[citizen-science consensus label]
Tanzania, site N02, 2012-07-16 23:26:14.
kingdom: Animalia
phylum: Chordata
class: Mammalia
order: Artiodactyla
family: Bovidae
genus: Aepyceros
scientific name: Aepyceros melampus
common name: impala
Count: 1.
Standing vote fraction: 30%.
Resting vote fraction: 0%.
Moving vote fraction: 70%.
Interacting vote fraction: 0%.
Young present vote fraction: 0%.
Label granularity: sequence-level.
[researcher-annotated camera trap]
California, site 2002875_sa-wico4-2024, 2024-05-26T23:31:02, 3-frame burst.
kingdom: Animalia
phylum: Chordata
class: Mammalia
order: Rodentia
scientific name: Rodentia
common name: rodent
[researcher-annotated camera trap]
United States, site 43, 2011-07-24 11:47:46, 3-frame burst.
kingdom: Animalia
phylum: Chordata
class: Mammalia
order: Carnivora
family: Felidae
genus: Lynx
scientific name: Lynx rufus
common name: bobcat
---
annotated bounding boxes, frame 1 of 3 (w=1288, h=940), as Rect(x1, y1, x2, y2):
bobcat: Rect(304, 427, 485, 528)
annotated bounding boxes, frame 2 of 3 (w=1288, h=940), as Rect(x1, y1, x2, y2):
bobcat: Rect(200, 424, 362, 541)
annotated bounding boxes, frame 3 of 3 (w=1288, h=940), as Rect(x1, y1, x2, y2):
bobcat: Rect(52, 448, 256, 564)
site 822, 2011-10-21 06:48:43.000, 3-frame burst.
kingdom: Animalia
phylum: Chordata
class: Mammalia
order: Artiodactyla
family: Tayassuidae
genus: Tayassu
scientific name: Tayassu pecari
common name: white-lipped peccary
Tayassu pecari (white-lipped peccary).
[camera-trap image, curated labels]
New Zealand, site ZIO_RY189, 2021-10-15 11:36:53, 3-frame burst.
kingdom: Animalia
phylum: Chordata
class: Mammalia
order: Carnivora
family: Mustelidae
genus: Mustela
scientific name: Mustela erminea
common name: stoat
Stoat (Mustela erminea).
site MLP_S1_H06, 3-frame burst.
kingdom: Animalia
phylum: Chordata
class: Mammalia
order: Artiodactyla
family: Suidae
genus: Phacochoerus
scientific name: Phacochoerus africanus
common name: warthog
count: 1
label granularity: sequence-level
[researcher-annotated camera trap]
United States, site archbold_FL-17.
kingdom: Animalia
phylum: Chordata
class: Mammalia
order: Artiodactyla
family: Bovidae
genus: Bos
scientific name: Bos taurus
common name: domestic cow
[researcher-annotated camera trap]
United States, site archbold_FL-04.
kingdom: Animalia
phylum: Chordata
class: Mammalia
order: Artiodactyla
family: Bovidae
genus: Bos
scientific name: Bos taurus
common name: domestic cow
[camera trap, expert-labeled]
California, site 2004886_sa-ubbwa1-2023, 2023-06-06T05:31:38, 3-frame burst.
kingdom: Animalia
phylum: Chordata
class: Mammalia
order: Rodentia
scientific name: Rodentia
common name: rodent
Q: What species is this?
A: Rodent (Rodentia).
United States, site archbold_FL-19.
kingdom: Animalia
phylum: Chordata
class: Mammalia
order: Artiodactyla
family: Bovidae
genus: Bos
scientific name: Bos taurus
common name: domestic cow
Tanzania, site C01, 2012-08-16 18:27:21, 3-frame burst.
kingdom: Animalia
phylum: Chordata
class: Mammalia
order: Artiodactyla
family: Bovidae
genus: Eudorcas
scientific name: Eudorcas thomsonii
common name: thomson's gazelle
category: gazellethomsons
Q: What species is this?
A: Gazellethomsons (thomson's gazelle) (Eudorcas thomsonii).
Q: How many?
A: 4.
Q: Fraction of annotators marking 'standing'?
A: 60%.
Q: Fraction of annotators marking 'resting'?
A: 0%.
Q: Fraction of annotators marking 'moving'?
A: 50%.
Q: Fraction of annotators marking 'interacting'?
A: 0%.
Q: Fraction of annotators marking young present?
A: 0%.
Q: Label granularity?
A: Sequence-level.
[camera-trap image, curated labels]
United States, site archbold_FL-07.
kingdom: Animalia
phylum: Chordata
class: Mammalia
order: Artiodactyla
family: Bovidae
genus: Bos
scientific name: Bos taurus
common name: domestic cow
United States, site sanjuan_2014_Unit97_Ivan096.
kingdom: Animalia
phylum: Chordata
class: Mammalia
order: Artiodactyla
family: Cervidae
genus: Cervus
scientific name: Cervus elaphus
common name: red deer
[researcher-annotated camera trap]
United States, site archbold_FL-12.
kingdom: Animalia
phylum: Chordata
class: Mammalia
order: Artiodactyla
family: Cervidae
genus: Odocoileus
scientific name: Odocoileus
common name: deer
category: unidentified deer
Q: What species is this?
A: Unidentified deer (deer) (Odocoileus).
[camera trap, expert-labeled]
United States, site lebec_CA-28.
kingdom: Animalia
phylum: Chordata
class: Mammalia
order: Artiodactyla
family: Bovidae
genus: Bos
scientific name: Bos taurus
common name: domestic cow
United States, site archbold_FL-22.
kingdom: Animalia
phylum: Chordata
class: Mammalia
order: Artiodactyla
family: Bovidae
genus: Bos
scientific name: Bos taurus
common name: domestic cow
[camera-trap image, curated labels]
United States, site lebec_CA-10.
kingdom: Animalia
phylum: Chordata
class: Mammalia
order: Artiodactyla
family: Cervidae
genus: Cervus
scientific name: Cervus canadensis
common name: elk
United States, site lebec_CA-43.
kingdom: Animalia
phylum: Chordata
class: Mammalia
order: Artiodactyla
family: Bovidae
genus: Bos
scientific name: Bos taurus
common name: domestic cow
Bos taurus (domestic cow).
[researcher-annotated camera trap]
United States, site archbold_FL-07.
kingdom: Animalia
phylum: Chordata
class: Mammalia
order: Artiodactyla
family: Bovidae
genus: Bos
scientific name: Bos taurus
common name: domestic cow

--*--

▶ PROBLEM TO SOLVE
Reproduce the material in full, with no word added or dropped.

▶ ANSWER FOR THE TASK
[citizen-science consensus label]
Tanzania, site N02, 2012-07-16 23:26:14.
kingdom: Animalia
phylum: Chordata
class: Mammalia
order: Artiodactyla
family: Bovidae
genus: Aepyceros
scientific name: Aepyceros melampus
common name: impala
Count: 1.
Standing vote fraction: 30%.
Resting vote fraction: 0%.
Moving vote fraction: 70%.
Interacting vote fraction: 0%.
Young present vote fraction: 0%.
Label granularity: sequence-level.
[researcher-annotated camera trap]
California, site 2002875_sa-wico4-2024, 2024-05-26T23:31:02, 3-frame burst.
kingdom: Animalia
phylum: Chordata
class: Mammalia
order: Rodentia
scientific name: Rodentia
common name: rodent
[researcher-annotated camera trap]
United States, site 43, 2011-07-24 11:47:46, 3-frame burst.
kingdom: Animalia
phylum: Chordata
class: Mammalia
order: Carnivora
family: Felidae
genus: Lynx
scientific name: Lynx rufus
common name: bobcat
---
annotated bounding boxes, frame 1 of 3 (w=1288, h=940), as Rect(x1, y1, x2, y2):
bobcat: Rect(304, 427, 485, 528)
annotated bounding boxes, frame 2 of 3 (w=1288, h=940), as Rect(x1, y1, x2, y2):
bobcat: Rect(200, 424, 362, 541)
annotated bounding boxes, frame 3 of 3 (w=1288, h=940), as Rect(x1, y1, x2, y2):
bobcat: Rect(52, 448, 256, 564)
site 822, 2011-10-21 06:48:43.000, 3-frame burst.
kingdom: Animalia
phylum: Chordata
class: Mammalia
order: Artiodactyla
family: Tayassuidae
genus: Tayassu
scientific name: Tayassu pecari
common name: white-lipped peccary
Tayassu pecari (white-lipped peccary).
[camera-trap image, curated labels]
New Zealand, site ZIO_RY189, 2021-10-15 11:36:53, 3-frame burst.
kingdom: Animalia
phylum: Chordata
class: Mammalia
order: Carnivora
family: Mustelidae
genus: Mustela
scientific name: Mustela erminea
common name: stoat
Stoat (Mustela erminea).
site MLP_S1_H06, 3-frame burst.
kingdom: Animalia
phylum: Chordata
class: Mammalia
order: Artiodactyla
family: Suidae
genus: Phacochoerus
scientific name: Phacochoerus africanus
common name: warthog
count: 1
label granularity: sequence-level
[researcher-annotated camera trap]
United States, site archbold_FL-17.
kingdom: Animalia
phylum: Chordata
class: Mammalia
order: Artiodactyla
family: Bovidae
genus: Bos
scientific name: Bos taurus
common name: domestic cow
[researcher-annotated camera trap]
United States, site archbold_FL-04.
kingdom: Animalia
phylum: Chordata
class: Mammalia
order: Artiodactyla
family: Bovidae
genus: Bos
scientific name: Bos taurus
common name: domestic cow
[camera trap, expert-labeled]
California, site 2004886_sa-ubbwa1-2023, 2023-06-06T05:31:38, 3-frame burst.
kingdom: Animalia
phylum: Chordata
class: Mammalia
order: Rodentia
scientific name: Rodentia
common name: rodent
Q: What species is this?
A: Rodent (Rodentia).
United States, site archbold_FL-19.
kingdom: Animalia
phylum: Chordata
class: Mammalia
order: Artiodactyla
family: Bovidae
genus: Bos
scientific name: Bos taurus
common name: domestic cow
Tanzania, site C01, 2012-08-16 18:27:21, 3-frame burst.
kingdom: Animalia
phylum: Chordata
class: Mammalia
order: Artiodactyla
family: Bovidae
genus: Eudorcas
scientific name: Eudorcas thomsonii
common name: thomson's gazelle
category: gazellethomsons
Q: What species is this?
A: Gazellethomsons (thomson's gazelle) (Eudorcas thomsonii).
Q: How many?
A: 4.
Q: Fraction of annotators marking 'standing'?
A: 60%.
Q: Fraction of annotators marking 'resting'?
A: 0%.
Q: Fraction of annotators marking 'moving'?
A: 50%.
Q: Fraction of annotators marking 'interacting'?
A: 0%.
Q: Fraction of annotators marking young present?
A: 0%.
Q: Label granularity?
A: Sequence-level.
[camera-trap image, curated labels]
United States, site archbold_FL-07.
kingdom: Animalia
phylum: Chordata
class: Mammalia
order: Artiodactyla
family: Bovidae
genus: Bos
scientific name: Bos taurus
common name: domestic cow
United States, site sanjuan_2014_Unit97_Ivan096.
kingdom: Animalia
phylum: Chordata
class: Mammalia
order: Artiodactyla
family: Cervidae
genus: Cervus
scientific name: Cervus elaphus
common name: red deer
[researcher-annotated camera trap]
United States, site archbold_FL-12.
kingdom: Animalia
phylum: Chordata
class: Mammalia
order: Artiodactyla
family: Cervidae
genus: Odocoileus
scientific name: Odocoileus
common name: deer
category: unidentified deer
Q: What species is this?
A: Unidentified deer (deer) (Odocoileus).
[camera trap, expert-labeled]
United States, site lebec_CA-28.
kingdom: Animalia
phylum: Chordata
class: Mammalia
order: Artiodactyla
family: Bovidae
genus: Bos
scientific name: Bos taurus
common name: domestic cow
United States, site archbold_FL-22.
kingdom: Animalia
phylum: Chordata
class: Mammalia
order: Artiodactyla
family: Bovidae
genus: Bos
scientific name: Bos taurus
common name: domestic cow
[camera-trap image, curated labels]
United States, site lebec_CA-10.
kingdom: Animalia
phylum: Chordata
class: Mammalia
order: Artiodactyla
family: Cervidae
genus: Cervus
scientific name: Cervus canadensis
common name: elk
United States, site lebec_CA-43.
kingdom: Animalia
phylum: Chordata
class: Mammalia
order: Artiodactyla
family: Bovidae
genus: Bos
scientific name: Bos taurus
common name: domestic cow
Bos taurus (domestic cow).
[researcher-annotated camera trap]
United States, site archbold_FL-07.
kingdom: Animalia
phylum: Chordata
class: Mammalia
order: Artiodactyla
family: Bovidae
genus: Bos
scientific name: Bos taurus
common name: domestic cow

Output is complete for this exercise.